Dataset excerpts:
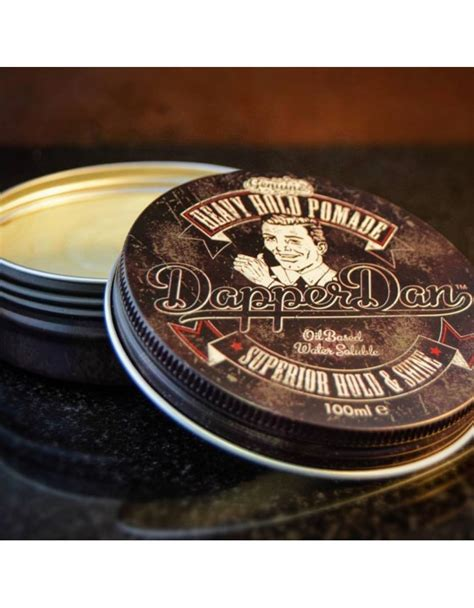 Pomade Dappers dapper dan heavy hold pomade 100ml gifts care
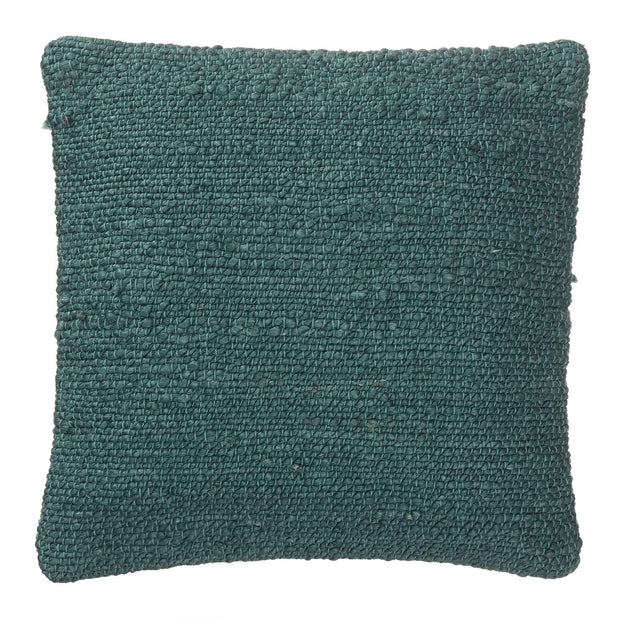 Silani cushion, grey green, 90% jute & 10% cotton & 100% cotton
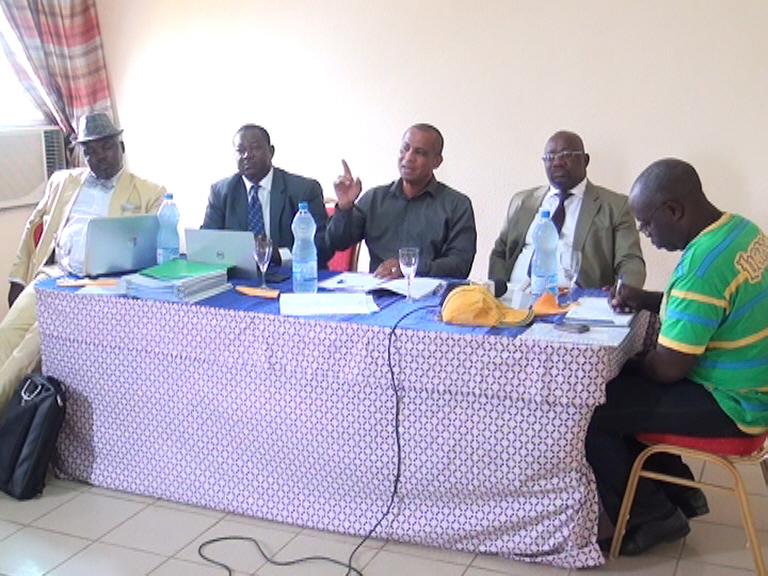 Les PME gabonaises invitées à adherées à la nouvelle charte @ Gabonactu.com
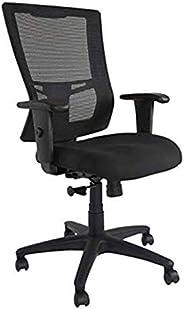 كرسي ايزو بتصميم ظهر مرتفع شبكي مريح للغاية 95550 من ماهماي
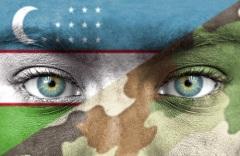 День защитников Родины в Узбекистане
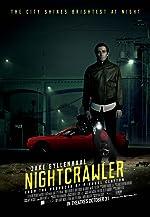 Nightcrawler(2014)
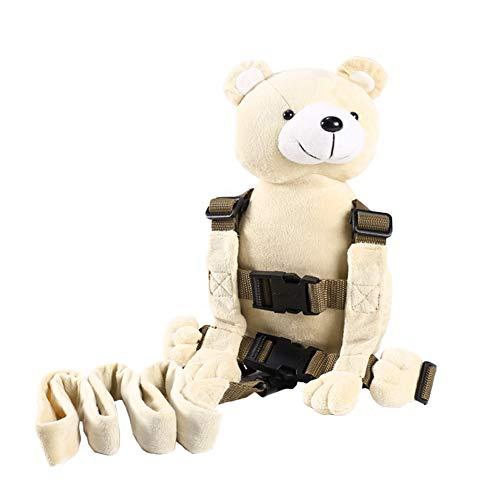 Berhapy 2 in 1 Monkey Toddler Safety Harness Backpack Children's Walking Leash Strap (super soft bear)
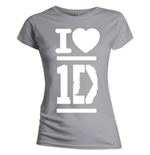 T-shirt One Direction da donna - I Love
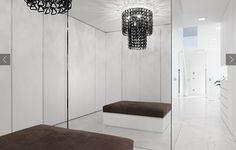 House M_Trentino_Italy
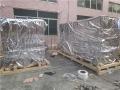 惠州新圩木箱打包裝的相關標準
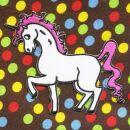 Patch - Unicorn - white-pink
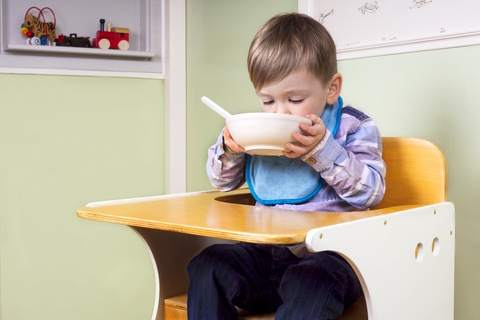 Children's Eating Habits Impact on Mental Health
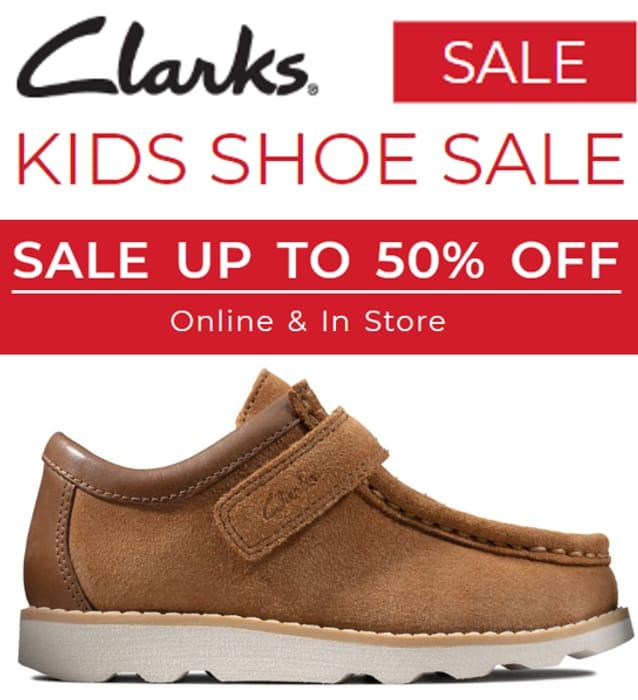 Clarks KIDS SHOE SALE | LatestDeals.co.uk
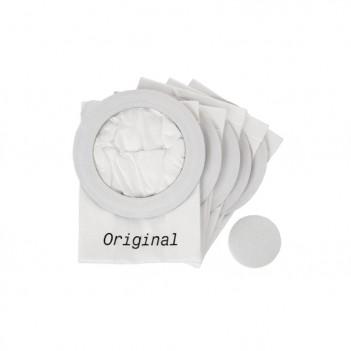 Paquet de 5 sacs à poussière 10L pour aspirateur GD10 Nilfisk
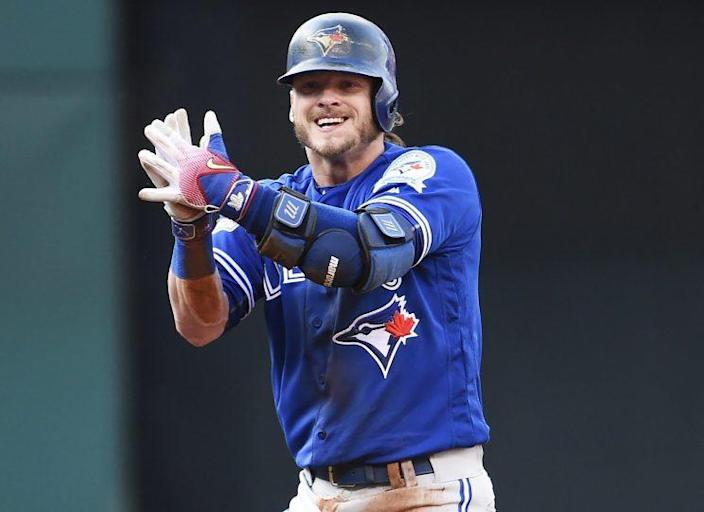Josh Donaldson's decision to not run out a home run during a minor league spring training game was not actually his decision. (AP)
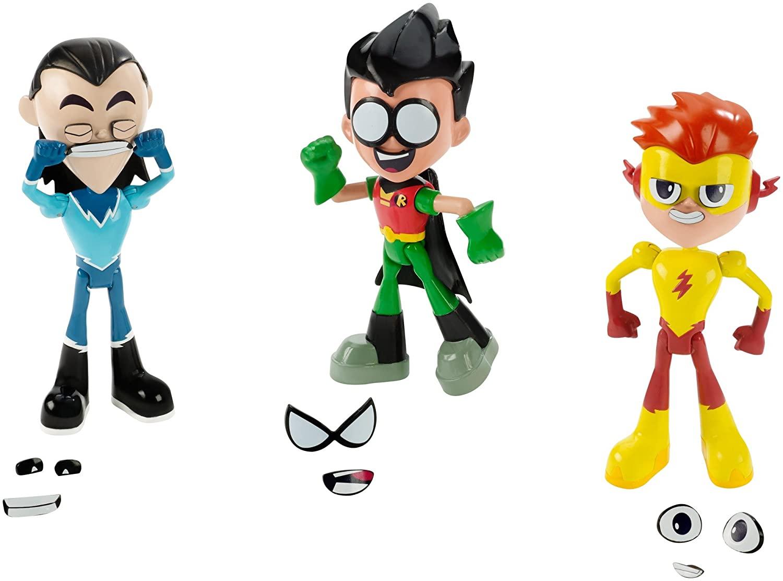 Jovens Titans Go Conjunto 3 Bonecos - Mattel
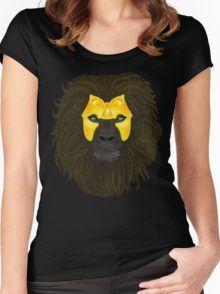 Golden Lion Women's Fitted Scoop T-Shirt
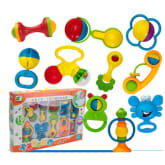 Baby Toy Puzzle Educational Rattle Teether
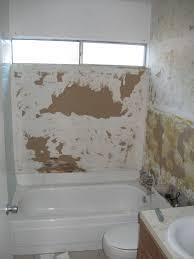 Diy Bathroom Reno My First Home Spent Around 550 On This Diy Bathroom Renovation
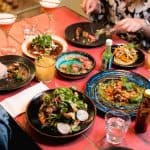 Action-Shot-Food-at-Mexican-Society-Restaurant-Gouger-Street-Adelaide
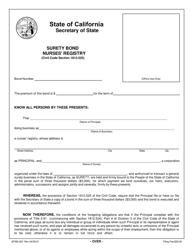 Form SFSB-452 Nurses' Registry Surety Bond - California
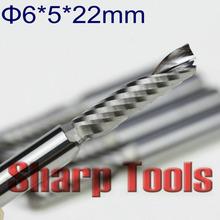 on Tool Steel Scrap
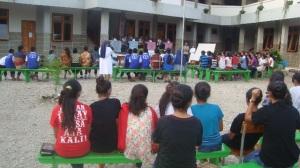 Peserta lomba baca dan kuis kitab suci tingkat SMA- SMK se Asrama Susteran SSpS Timor, Minggu (32)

* TO DO *
Omit the pictures. Write out exactly the lines from the one containing "Clarks KIDS SHOE SALE | LatestDeals.co.uk" through the last line of the entries, both of them included.

* SOLUTION FOR THIS TASK *
 Clarks KIDS SHOE SALE | LatestDeals.co.uk
 Paquet de 5 sacs à poussière 10L pour aspirateur GD10 Nilfisk
Josh Donaldson's decision to not run out a home run during a minor league spring training game was not actually his decision. (AP)
 Jovens Titans Go Conjunto 3 Bonecos - Mattel
 Golden Lion Women's Fitted Scoop T-Shirt
 Baby Toy Puzzle Educational Rattle Teether
 Diy Bathroom Reno My First Home Spent Around 550 On This Diy Bathroom Renovation
 Action-Shot-Food-at-Mexican-Society-Restaurant-Gouger-Street-Adelaide
 Form SFSB-452 Nurses' Registry Surety Bond - California
 on Tool Steel Scrap
 Peserta lomba baca dan kuis kitab suci tingkat SMA- SMK se Asrama Susteran SSpS Timor, Minggu (32)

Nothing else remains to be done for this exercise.